Qu’est-ce que la comptabilité de trésorerie ?

La comptabilité de trésorerie se traduit par l’enregistrement des opérations d’une entreprise suivant les flux financiers. Cela consiste à faire passer les ventes de l’entreprise dans la comptabilité lors de l’encaissement et les achats de l’entreprise lors du décaissement.

Pour les entreprises relevant des BIC (Bénéfices industriels et commerciaux), les dettes et créances doivent être enregistrées en fin d’exercice pour obtenir les états financiers de l’entreprise (bilan, compte de résultat et annexe).
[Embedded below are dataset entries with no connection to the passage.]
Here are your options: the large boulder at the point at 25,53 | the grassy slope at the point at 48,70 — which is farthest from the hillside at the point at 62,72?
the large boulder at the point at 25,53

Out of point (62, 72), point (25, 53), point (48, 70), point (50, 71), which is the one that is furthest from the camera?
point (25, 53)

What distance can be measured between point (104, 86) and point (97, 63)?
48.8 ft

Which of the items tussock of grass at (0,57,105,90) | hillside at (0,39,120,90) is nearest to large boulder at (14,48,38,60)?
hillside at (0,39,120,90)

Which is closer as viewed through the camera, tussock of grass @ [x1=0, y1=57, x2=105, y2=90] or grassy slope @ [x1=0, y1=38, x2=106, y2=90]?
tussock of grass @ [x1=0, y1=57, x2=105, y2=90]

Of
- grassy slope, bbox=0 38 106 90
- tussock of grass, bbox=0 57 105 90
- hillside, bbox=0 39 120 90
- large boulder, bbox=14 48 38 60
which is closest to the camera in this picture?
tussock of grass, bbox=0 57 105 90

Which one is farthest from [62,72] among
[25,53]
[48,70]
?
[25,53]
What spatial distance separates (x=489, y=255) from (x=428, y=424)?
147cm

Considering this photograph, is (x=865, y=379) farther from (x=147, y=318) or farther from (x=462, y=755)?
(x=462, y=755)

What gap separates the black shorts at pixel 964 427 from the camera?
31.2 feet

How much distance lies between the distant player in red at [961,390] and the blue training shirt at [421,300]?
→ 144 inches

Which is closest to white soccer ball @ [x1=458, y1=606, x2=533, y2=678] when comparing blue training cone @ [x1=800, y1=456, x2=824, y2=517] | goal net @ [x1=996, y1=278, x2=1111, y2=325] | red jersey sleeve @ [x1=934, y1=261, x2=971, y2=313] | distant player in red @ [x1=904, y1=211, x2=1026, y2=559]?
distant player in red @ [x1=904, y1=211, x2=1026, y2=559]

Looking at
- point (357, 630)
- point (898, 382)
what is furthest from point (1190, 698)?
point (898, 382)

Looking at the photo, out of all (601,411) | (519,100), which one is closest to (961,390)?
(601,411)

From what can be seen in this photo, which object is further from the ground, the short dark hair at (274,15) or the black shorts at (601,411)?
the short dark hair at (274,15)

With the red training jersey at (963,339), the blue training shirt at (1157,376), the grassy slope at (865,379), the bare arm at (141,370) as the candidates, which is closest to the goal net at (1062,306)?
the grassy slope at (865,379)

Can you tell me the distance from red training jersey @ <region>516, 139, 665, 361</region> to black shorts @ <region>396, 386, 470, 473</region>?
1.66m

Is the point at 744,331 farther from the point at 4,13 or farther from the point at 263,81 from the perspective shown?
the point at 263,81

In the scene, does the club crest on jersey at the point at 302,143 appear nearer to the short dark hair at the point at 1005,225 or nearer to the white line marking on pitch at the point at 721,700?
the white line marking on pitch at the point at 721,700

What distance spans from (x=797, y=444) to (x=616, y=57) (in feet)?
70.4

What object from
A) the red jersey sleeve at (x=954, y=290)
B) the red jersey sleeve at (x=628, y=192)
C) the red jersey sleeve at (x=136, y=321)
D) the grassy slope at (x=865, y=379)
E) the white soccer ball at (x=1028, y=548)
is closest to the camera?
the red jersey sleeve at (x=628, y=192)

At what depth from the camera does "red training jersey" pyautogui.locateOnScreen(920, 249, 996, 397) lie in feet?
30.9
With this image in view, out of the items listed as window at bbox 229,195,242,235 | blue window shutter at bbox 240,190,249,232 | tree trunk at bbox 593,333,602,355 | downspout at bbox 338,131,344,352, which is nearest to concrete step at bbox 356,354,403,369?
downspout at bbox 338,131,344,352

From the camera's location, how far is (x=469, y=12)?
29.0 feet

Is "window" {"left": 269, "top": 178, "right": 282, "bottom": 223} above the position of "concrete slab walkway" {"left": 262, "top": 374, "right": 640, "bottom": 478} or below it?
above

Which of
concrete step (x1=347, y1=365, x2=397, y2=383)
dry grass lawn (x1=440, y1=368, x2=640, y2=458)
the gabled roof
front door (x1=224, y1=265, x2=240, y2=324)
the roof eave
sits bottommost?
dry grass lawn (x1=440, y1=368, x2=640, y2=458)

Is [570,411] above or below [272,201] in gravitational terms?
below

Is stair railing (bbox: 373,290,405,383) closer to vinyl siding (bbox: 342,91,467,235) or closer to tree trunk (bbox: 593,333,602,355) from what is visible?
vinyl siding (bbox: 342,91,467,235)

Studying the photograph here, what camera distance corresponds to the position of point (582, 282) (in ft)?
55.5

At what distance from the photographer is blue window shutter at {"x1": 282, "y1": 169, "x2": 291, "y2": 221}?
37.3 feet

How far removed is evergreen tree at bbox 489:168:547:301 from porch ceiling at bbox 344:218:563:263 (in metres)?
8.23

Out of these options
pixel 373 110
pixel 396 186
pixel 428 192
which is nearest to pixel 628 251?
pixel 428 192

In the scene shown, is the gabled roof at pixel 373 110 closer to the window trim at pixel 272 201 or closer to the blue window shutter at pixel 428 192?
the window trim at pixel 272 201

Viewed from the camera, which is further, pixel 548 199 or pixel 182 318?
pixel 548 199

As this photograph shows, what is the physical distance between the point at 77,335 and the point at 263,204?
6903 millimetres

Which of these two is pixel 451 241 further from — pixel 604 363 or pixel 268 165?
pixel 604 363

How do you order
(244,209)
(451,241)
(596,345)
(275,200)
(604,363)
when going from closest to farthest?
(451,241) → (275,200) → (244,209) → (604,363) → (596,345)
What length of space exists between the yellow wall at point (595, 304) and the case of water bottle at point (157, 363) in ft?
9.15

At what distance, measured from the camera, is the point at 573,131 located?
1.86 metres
Ces derniers permettent de connaître la situation financière et économique de l’entreprise.

Les utilisateurs de la comptabilité de trésorerie

La comptabilité de trésorerie peut être utilisée par les entreprises relevant des BIC dont les bénéfices ne dépassent pas un certain seuil (234 000 € de chiffre d’affaires pour les prestataires de services et 777 000 € pour les entreprises réalisant des ventes de marchandises) et par les entreprises relevant des BNC.

Les avantages de la comptabilité de trésorerie

La comptabilité de trésorerie présente de nombreux avantages :

  • Il y a moins de temps à consacrer dans la saisie des opérations dans la comptabilité (3 lignes comptables au lieu de 5)
  • L’établissement des rapprochements bancaires n’est pas nécessaire
  • Le classement des documents est plus facile à réaliser (les factures sont classées derrière le relevé bancaire constatant le décaissement ou encaissement).

Les inconvénients de la comptabilité de trésorerie

Bien que la comptabilité de trésorerie offre de nombreux avantages, des inconvénients peuvent aussi être constatés :

  • Nécessité d’établir un tableau de suivi des factures non réglées aux fournisseurs ou non payées par les clients. En effet, les factures restantes à régler ou à se faire payer ne sont pas mises en évidence dans la comptabilité de trésorerie.
  • Les opérations (achats et ventes) déclarées auprès de l’administration fiscale lorsque l’entreprise est soumise à la TVA doivent être suivies sur un tableau puisqu’elles ne sont pas mises en exergue dans la comptabilité.
  • L’ajustement en fin d’exercice nécessite du temps et de l’organisation (pour les BIC) puisque toutes les opérations non localisées sur les relevés bancaires doivent être répertoriées et enregistrées dans la comptabilité.